Quoi qu’il en soit, il y a une crise et il s’agit d’en rechercher la cause principale. Quand on dit qu’elle est le résultat de spéculations insensées et de dépenses folles qui ont eu lieu dans notre pays, depuis quatre ou cinq ans, et aussi peut-être d’un excès de production, on indique une cause secondaire; la cause première est ailleurs : elle est, suivant nous, dans l’abondance des instrumens d’échange.


II.

Notre circulation métallique, qui était, il y a quarante ans, de 3 milliards au plus avec 4 ou 500 millions de billets au porteur, monte aujourd’hui, d’après les évaluations les plus probables, à 4 milliards 1/2 d’or, 3 milliards d’argent et 3 milliards de billets[1] : c’est trois fois plus qu’il y a quarante ans. Je sais bien que, depuis cette époque, nos affaires ont beaucoup augmenté, mais il ne faut pas oublier que nous avons aussi avec les chemins de fer et la télégraphie électrique des moyens plus puissans de faire mouvoir nos capitaux. Au point de vue des échanges, 1,000 francs d’espèces métalliques rendent au moins autant de services que 3 ou 4,000 francs autrefois, et les billets au porteur circulent encore plus rapidement.

*Énoncé a:*
Recopiez telles quelles les lignes des relevés de relations spatiales, de la première jusqu'à celle qui contient "pixel 1153 603 → pixel 375 51 → pixel 723 165", celle-ci comprise.

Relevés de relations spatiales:
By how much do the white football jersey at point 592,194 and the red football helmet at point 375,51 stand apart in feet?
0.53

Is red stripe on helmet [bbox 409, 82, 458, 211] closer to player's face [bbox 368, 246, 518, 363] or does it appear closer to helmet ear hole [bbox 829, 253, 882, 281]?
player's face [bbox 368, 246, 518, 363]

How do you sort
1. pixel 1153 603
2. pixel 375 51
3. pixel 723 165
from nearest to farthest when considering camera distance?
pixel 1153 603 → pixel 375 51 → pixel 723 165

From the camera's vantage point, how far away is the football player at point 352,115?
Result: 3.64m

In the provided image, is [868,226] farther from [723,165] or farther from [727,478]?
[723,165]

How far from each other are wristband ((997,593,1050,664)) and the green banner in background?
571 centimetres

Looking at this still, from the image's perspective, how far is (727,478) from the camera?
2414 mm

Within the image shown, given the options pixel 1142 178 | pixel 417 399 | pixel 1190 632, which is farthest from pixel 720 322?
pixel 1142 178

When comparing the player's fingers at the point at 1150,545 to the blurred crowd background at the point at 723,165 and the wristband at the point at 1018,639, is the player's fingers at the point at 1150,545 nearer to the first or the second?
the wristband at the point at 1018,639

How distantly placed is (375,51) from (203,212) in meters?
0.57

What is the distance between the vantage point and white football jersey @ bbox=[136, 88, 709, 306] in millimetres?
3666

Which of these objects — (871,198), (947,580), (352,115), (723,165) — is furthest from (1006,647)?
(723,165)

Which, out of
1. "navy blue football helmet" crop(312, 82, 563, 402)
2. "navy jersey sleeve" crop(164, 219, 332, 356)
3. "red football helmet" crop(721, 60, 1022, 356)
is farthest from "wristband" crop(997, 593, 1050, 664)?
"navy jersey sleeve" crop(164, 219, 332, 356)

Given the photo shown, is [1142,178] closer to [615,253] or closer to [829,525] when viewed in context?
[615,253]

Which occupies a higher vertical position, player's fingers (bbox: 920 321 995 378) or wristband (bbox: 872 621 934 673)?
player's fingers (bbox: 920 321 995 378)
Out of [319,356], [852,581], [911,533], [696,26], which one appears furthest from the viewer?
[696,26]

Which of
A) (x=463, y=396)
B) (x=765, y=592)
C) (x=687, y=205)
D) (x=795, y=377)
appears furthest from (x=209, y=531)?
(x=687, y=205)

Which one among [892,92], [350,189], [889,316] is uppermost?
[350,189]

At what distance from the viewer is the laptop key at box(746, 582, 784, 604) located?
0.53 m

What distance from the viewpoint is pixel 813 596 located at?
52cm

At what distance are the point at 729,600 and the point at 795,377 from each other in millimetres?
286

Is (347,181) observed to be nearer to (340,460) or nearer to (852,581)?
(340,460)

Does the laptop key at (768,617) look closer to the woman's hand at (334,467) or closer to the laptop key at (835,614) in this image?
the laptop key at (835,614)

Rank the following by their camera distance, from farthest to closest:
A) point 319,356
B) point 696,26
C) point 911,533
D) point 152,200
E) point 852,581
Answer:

*Énoncé b:*
Poursuivez le texte sur la crise et la circulation monétaire à partir de l'endroit où il s'arrête.

*Réponse a:*
By how much do the white football jersey at point 592,194 and the red football helmet at point 375,51 stand apart in feet?
0.53

Is red stripe on helmet [bbox 409, 82, 458, 211] closer to player's face [bbox 368, 246, 518, 363] or does it appear closer to helmet ear hole [bbox 829, 253, 882, 281]?
player's face [bbox 368, 246, 518, 363]

How do you sort
1. pixel 1153 603
2. pixel 375 51
3. pixel 723 165
from nearest to farthest when considering camera distance?
pixel 1153 603 → pixel 375 51 → pixel 723 165

*Réponse b:*
L’Angleterre ne possède que 3 milliards d’espèces métalliques et fait plus d’affaires que nous avec 7. S’ensuit-il que la France est plus riche que l’Angleterre en proportion de la monnaie métallique qu’elle a en plus? Évidemment non; cela indique seulement que l’Angleterre a recours davantage à un moyen de crédit qui donne à sa monnaie métallique une utilité plus grande. Ce moyen, c’est le chèque ou paiement par voie de compensation et de virement. Chaque jour, en Angleterre, des chèques sont tirés pour des sommes considérables de tous les points du territoire, et ils viennent se concentrer à Londres, où ils sont immédiatement échangés les uns contre les autres dans un établissement appelé Clearing House. Cette opération a lieu jusqu’à concurrence de 2 à 3 milliards par semaine ou de 150 milliards par an. Les grosses affaires se trouvent ainsi liquidées sans que la monnaie métallique intervienne.

  1. Voyez le Bulletin officiel de statistique, (du mois de janvier 1884, publié par le ministère des finances.